# The data
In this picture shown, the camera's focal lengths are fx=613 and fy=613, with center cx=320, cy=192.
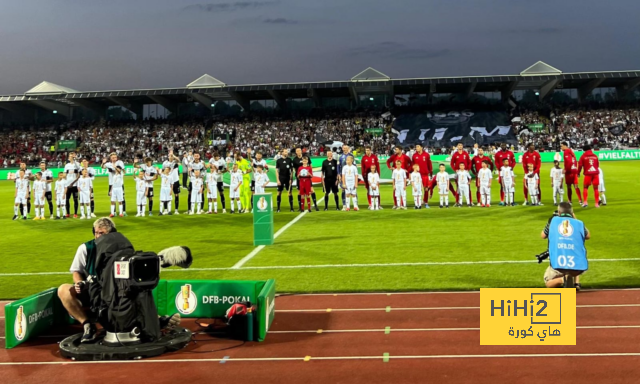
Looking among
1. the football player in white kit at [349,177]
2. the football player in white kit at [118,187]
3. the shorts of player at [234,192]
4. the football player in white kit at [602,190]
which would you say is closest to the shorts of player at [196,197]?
the shorts of player at [234,192]

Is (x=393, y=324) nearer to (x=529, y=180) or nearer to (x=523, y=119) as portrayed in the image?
(x=529, y=180)

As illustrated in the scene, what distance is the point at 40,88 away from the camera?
62500 millimetres

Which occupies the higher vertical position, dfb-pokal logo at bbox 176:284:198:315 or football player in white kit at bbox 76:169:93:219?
football player in white kit at bbox 76:169:93:219

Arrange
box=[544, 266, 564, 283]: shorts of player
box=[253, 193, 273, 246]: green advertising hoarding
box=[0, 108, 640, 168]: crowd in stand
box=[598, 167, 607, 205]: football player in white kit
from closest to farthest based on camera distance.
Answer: box=[544, 266, 564, 283]: shorts of player
box=[253, 193, 273, 246]: green advertising hoarding
box=[598, 167, 607, 205]: football player in white kit
box=[0, 108, 640, 168]: crowd in stand

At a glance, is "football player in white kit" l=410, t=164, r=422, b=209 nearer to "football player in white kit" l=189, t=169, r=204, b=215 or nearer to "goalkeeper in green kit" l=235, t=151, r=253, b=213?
"goalkeeper in green kit" l=235, t=151, r=253, b=213

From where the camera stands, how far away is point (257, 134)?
2309 inches

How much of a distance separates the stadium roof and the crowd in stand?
2278 millimetres

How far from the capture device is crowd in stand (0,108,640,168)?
5497cm

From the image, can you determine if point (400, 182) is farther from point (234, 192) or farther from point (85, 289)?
point (85, 289)

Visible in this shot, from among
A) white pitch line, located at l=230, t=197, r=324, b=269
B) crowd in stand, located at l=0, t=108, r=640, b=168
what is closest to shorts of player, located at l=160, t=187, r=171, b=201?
white pitch line, located at l=230, t=197, r=324, b=269

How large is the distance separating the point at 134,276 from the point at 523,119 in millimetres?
56668

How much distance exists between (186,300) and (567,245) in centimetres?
512

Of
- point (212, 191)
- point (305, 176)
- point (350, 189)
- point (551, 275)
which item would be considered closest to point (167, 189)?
point (212, 191)

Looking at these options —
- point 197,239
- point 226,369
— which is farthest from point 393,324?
point 197,239
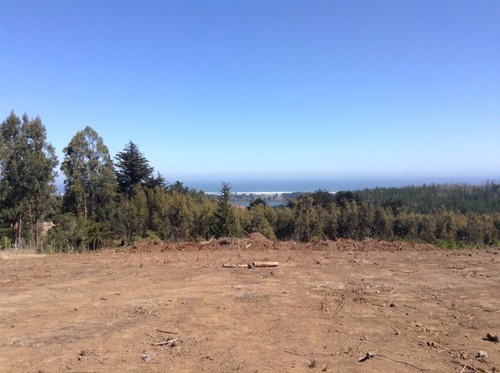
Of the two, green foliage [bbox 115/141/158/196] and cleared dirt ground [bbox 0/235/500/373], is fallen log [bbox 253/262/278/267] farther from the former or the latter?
green foliage [bbox 115/141/158/196]

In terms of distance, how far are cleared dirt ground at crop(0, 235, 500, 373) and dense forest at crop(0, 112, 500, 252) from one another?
5283mm

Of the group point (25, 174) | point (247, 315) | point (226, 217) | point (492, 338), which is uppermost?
point (25, 174)

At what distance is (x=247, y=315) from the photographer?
495cm

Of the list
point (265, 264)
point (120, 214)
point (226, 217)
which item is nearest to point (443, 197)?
point (226, 217)

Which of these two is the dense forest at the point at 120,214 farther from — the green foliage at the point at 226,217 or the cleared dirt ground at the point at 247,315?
the cleared dirt ground at the point at 247,315

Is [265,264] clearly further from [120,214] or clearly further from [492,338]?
[120,214]


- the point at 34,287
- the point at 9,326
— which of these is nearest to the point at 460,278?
the point at 9,326

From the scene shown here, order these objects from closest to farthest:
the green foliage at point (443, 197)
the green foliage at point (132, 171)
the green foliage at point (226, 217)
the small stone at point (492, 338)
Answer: the small stone at point (492, 338) < the green foliage at point (226, 217) < the green foliage at point (132, 171) < the green foliage at point (443, 197)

# Exercise
Images in the records should not be copied. Repeat all the rest exactly.

# Reply
In this picture shown, the camera's focal lengths are fx=613 and fy=613, with center cx=320, cy=192.
Looking among
1. the football player in white kit at [349,177]
2. the football player in white kit at [118,187]
3. the shorts of player at [234,192]
4. the football player in white kit at [602,190]
which would you say is closest to the shorts of player at [196,197]?
the shorts of player at [234,192]

Is (x=393, y=324) nearer to (x=529, y=180) or nearer to (x=523, y=119) as portrayed in the image?
(x=529, y=180)

As illustrated in the scene, what distance is the point at 40,88 away from the camera?
62500 millimetres

Which occupies the higher vertical position, dfb-pokal logo at bbox 176:284:198:315 or football player in white kit at bbox 76:169:93:219?
football player in white kit at bbox 76:169:93:219

Arrange
box=[544, 266, 564, 283]: shorts of player
box=[253, 193, 273, 246]: green advertising hoarding
box=[0, 108, 640, 168]: crowd in stand
box=[598, 167, 607, 205]: football player in white kit
from closest to farthest based on camera distance.
Answer: box=[544, 266, 564, 283]: shorts of player
box=[253, 193, 273, 246]: green advertising hoarding
box=[598, 167, 607, 205]: football player in white kit
box=[0, 108, 640, 168]: crowd in stand

At a glance, is "football player in white kit" l=410, t=164, r=422, b=209 nearer to "football player in white kit" l=189, t=169, r=204, b=215 or nearer to "goalkeeper in green kit" l=235, t=151, r=253, b=213?
"goalkeeper in green kit" l=235, t=151, r=253, b=213

From where the camera stands, how far away is point (257, 134)?
2309 inches

How much of a distance separates the stadium roof and the crowd in stand?
2278 millimetres

How far from the capture device is crowd in stand (0,108,640,168)?
5497cm

From the image, can you determine if point (400, 182) is farther from point (234, 192) or farther from point (85, 289)?
point (85, 289)

Visible in this shot, from among
A) white pitch line, located at l=230, t=197, r=324, b=269
B) crowd in stand, located at l=0, t=108, r=640, b=168
what is closest to shorts of player, located at l=160, t=187, r=171, b=201?
white pitch line, located at l=230, t=197, r=324, b=269

How large is the distance separating the point at 134,276 from the point at 523,119 in millimetres?
56668

How much distance exists between (186,300) and (567,245) in centimetres?
512

Of
- point (212, 191)
- point (305, 176)
- point (350, 189)
- point (551, 275)
which item would be considered closest to point (167, 189)?
point (212, 191)

Looking at these options —
- point 197,239
- point 226,369
— which is farthest from point 393,324?
point 197,239
Of the two, green foliage [bbox 115/141/158/196] and cleared dirt ground [bbox 0/235/500/373], is fallen log [bbox 253/262/278/267] farther from the former or the latter?
green foliage [bbox 115/141/158/196]

In terms of distance, how far are cleared dirt ground at crop(0, 235, 500, 373) and dense forest at crop(0, 112, 500, 252) from one another?
5283mm

Of the group point (25, 174) | point (247, 315) | point (226, 217) | point (492, 338), which is uppermost?
point (25, 174)

At what distance is (x=247, y=315) from the photographer?
495cm

Of the list
point (265, 264)
point (120, 214)
point (226, 217)
which item is nearest to point (443, 197)?
point (226, 217)

Which of these two is the dense forest at the point at 120,214 farther from — the green foliage at the point at 226,217 or the cleared dirt ground at the point at 247,315?
the cleared dirt ground at the point at 247,315

Is [265,264] clearly further from [120,214] or clearly further from [492,338]?
[120,214]


- the point at 34,287
- the point at 9,326
— which of these is nearest to the point at 460,278?
the point at 9,326

From the scene shown here, order these objects from closest to farthest:
the green foliage at point (443, 197)
the green foliage at point (132, 171)
the green foliage at point (226, 217)
the small stone at point (492, 338)
Answer: the small stone at point (492, 338) < the green foliage at point (226, 217) < the green foliage at point (132, 171) < the green foliage at point (443, 197)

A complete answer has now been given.